Advanced columns for glycan mapping
Agilent offers two types of HILIC glycan mapping columns: 1.8 µm totally porous and 2.7 µm superficially porous. The mechanism of HILIC separation involves partitioning into an aqueous-rich environment on the surface of the particles. The 1.8 µm material is designed for UHPLC applications and requires an Agilent 1290 Infinity LC. The 2.7 µm material is available in a wider selection of column dimensions and can be used on an Agilent 1260 Infinity LC or even older instruments with pressure limits of 400 bar. The limited quantities of 2-AB labelled glycans in your sample and the small injection volumes will require sensitive fluorescence detection.
All HILIC phases are operated from high organic to lower organic mobile phase. The organic mobile phase is normally acetonitrile, and it is important to use high-purity (HPLC grade) fresh solvents. The aqueous phase forms the strong eluent. Typically, this mobile phase is 100 mM ammonium formate, pH 4.5. (This mobile phase is MS-compatible, so you can use it in conjunction with an Agilent quadrupole time-of-flight MS). Columns are typically 2.1 × 150 mm, so you must optimize your instrument configuration to minimize dead volume. Similarly, you should remember that you can easily overload narrow-bore HILIC columns. Injection volumes of only 1 µL are common; larger volumes can lead to poor peak shape and loss of resolution.
Figure 3. The Agilent AdvanceBio Glycan Mapping 2.7 µm, 2.1 × 150 mm column delivers fast, high-resolution separation of N-glycan labelled with 2-AB.

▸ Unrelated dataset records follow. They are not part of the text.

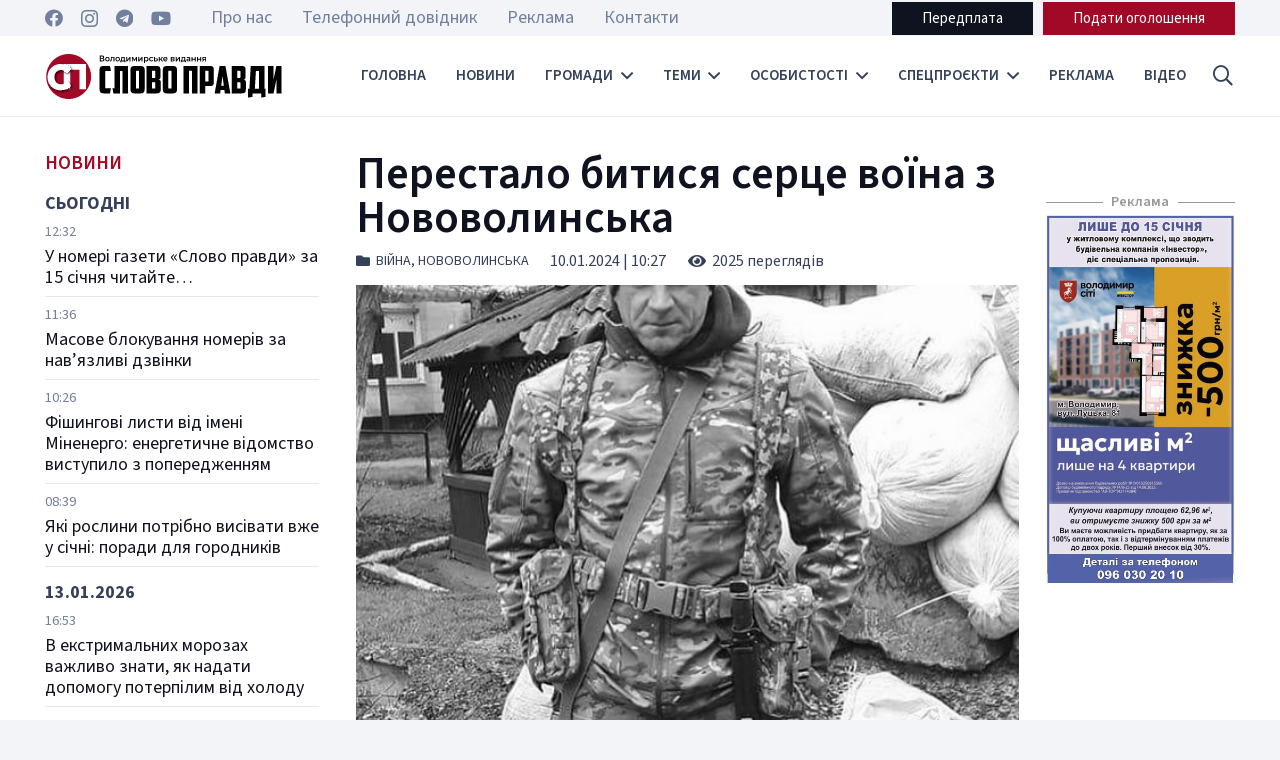

--- FILE ---
content_type: text/html; charset=utf-8
request_url: https://www.google.com/recaptcha/api2/aframe
body_size: 267
content:
<!DOCTYPE HTML><html><head><meta http-equiv="content-type" content="text/html; charset=UTF-8"></head><body><script nonce="R0z7ytSuV8TuLVigLjISQQ">/** Anti-fraud and anti-abuse applications only. See google.com/recaptcha */ try{var clients={'sodar':'https://pagead2.googlesyndication.com/pagead/sodar?'};window.addEventListener("message",function(a){try{if(a.source===window.parent){var b=JSON.parse(a.data);var c=clients[b['id']];if(c){var d=document.createElement('img');d.src=c+b['params']+'&rc='+(localStorage.getItem("rc::a")?sessionStorage.getItem("rc::b"):"");window.document.body.appendChild(d);sessionStorage.setItem("rc::e",parseInt(sessionStorage.getItem("rc::e")||0)+1);localStorage.setItem("rc::h",'1768475140811');}}}catch(b){}});window.parent.postMessage("_grecaptcha_ready", "*");}catch(b){}</script></body></html>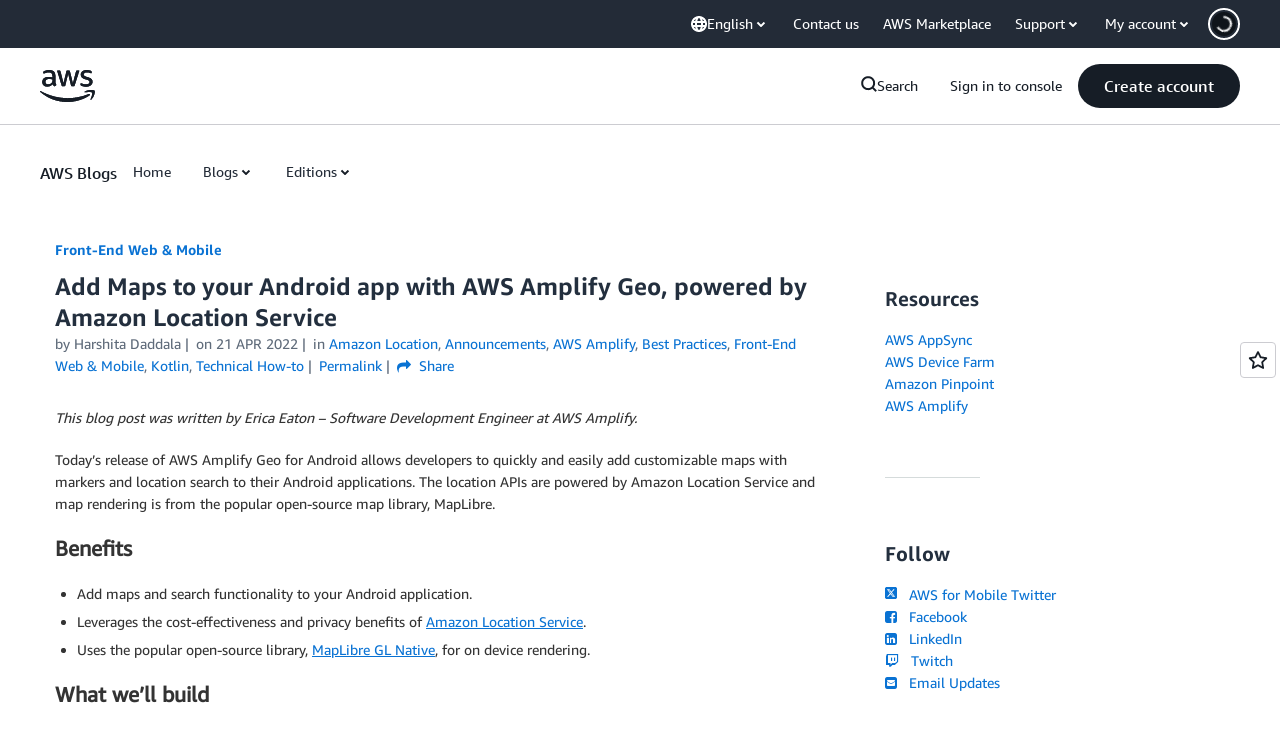

--- FILE ---
content_type: text/html;charset=UTF-8
request_url: https://amazonwebservicesinc.tt.omtrdc.net/m2/amazonwebservicesinc/ubox/raw?mboxPC=1769226422178-964620&mboxSession=1769226422177-12779&uniq=1769226422833-674617
body_size: -82
content:
{"url":"/en_US/dm/awsm/house/blog/Tiles/default-evergreen-tiles","campaignId":"285161","environmentId":"350","userPCId":"1769226422178-964620.44_0"}

--- FILE ---
content_type: text/html;charset=UTF-8
request_url: https://amazonwebservicesinc.tt.omtrdc.net/m2/amazonwebservicesinc/ubox/raw?mboxPC=1769226422178-964620&mboxSession=1769226422177-12779&uniq=1769226422852-658705
body_size: -370
content:
{"url":"/en_US/optimization_testing/ccba-footer/master","campaignId":"610677","environmentId":"350","userPCId":"1769226422178-964620.44_0"}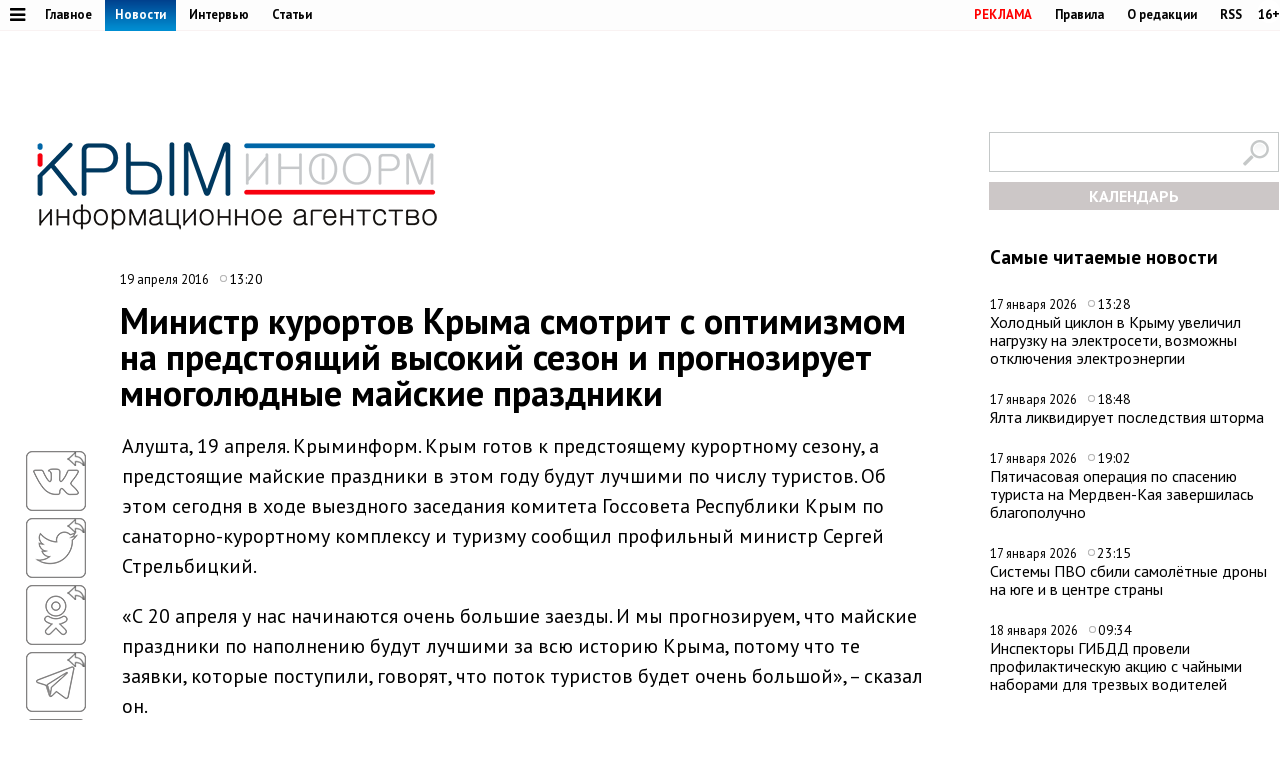

--- FILE ---
content_type: text/css
request_url: https://www.c-inform.info/css/new_print.css
body_size: 725
content:
.bottom_inner, #prnt,#search-top-block, #adv, #disqus_thread, #news-items-list, .watch, .commentsInform, .likesWrap, .share, .print, .advpr, .rghton, .top, .articl, .article, .categories_menu_wrap, .global_right_col, .news_filter.other_news, .footer, .footer_fake, .news_one_controls, .comments, .list_right_col, .lenta_filters_under, .news_one_more, .rghton { display: none !important; }
.content { margin: 0 !important; }
.list_content { padding: 0; margin: 0; width: auto;}
.list { padding: 0; box-shadow: none; border: 0; }
.news_date {margin:0;width:100%;float:left}
.imon {width: 378px !important;}
.news_one_wrap h1, .news_one_wrap .news_date, #record_inner_text  {margin:0 !important;}
.fixer {width:100% !important;}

Optimized methods safeguard valuable samples
The Agilent dextran ladder and IgG N-glycan library standards help you optimize both sample preparation and column operating conditions before you analyze your valuable samples (Figure 3). You can use the retention times from the dextran ladder to determine the relative “glucose units” (GU values) for the peaks. You can then search online databases to determine possible glycan structures that correspond to these GU values.
High flow rates (0.5 mL/min on 2.1 mm id columns) are commonplace, but can potentially lead to high backpressures. Elevated operating temperatures (40, 50, or 60 °C) help to reduce eluent viscosity and therefore reduce backpressure and lead to improved peak shape. But you must use caution because temperature changes can alter selectivity of some N-glycans labelled with 2-AB.
Ultimately, you can select columns for faster separations when you require greater sample throughput, or run longer, shallower gradients when you need maximum resolution and separation of critical pairs of N-glycans.
Effective solutions for biologics and biosimilars
Biotherapeutics have enormous potential to improve human health. The number of approved protein and antibody therapeutics continues to grow as this important therapeutic class addresses unmet medical needs. At every stage in the process, from disease research to QA/QC and manufacturing, Agilent can help you make the right choices to move therapeutics successfully to market.